* _EXTRAIT DU TEXTE_

* * * * * * *

L’article entend favoriser le développement des coopérations entre professionnels de santé. Il inscrit le développement de ces coopérations dans les missions des structures d’exercice coordonné.
L’article fait figurer dans les missions des pharmaciens d’officine celle de contribuer à l’évaluation et à la prise en charge de situations cliniques simples, ainsi qu’à l’orientation du patient.
L’arrêté du ministre de la santé, pris après avis de la Haute Autorité de santé, devra définir les modalités de prise en charge par le pharmacien d’officine des situations cliniques qu’il listera.
Il est précisé que la prise en charge, par le pharmacien, de ces cas cliniques devra se faire en lien avec le médecin traitant.
L’article vise à favoriser l’accès à la pratique avancée par un maintien partiel des revenus des infirmiers lors de la période de formation, afin de lever un frein à l’entrée en formation.
L’article propose de revaloriser la rémunération des IPA pour l’ensemble des patients suivis par ces derniers en complément des forfaits existants pour les patients suivis régulièrement.

* * * * * * *

* _DONNÉES DISPONIBLES_
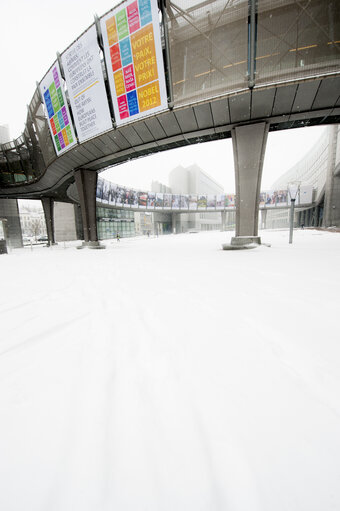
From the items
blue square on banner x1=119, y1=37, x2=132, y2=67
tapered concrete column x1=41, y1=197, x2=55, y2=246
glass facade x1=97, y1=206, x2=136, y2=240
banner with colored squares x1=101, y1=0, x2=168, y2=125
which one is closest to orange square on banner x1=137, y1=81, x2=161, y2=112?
banner with colored squares x1=101, y1=0, x2=168, y2=125

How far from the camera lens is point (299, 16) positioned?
225 inches

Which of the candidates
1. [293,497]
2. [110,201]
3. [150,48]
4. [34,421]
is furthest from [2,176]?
[293,497]

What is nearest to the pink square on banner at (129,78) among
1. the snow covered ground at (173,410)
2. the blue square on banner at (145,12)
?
the blue square on banner at (145,12)

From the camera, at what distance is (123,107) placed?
7488 millimetres

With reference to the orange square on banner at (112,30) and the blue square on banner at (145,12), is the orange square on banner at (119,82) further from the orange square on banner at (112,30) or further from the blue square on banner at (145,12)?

* * * * * * *

* _TRAVAIL DEMANDÉ_
1. Recopiez tel quel, dans l'extrait sur les coopérations entre professionnels de santé, le passage qui commence par les mots comprenant « L’arrêté du ministre » et s'achève sur « le médecin traitant. ».
2. Selon l'extrait sur les coopérations entre professionnels de santé, après l'avis de quelle instance l'arrêté du ministre de la santé doit-il être pris ?

* _RÉSULTATS OBTENUS_
1.
L’arrêté du ministre de la santé, pris après avis de la Haute Autorité de santé, devra définir les modalités de prise en charge par le pharmacien d’officine des situations cliniques qu’il listera.
Il est précisé que la prise en charge, par le pharmacien, de ces cas cliniques devra se faire en lien avec le médecin traitant.

2. Après l'avis de la Haute Autorité de santé.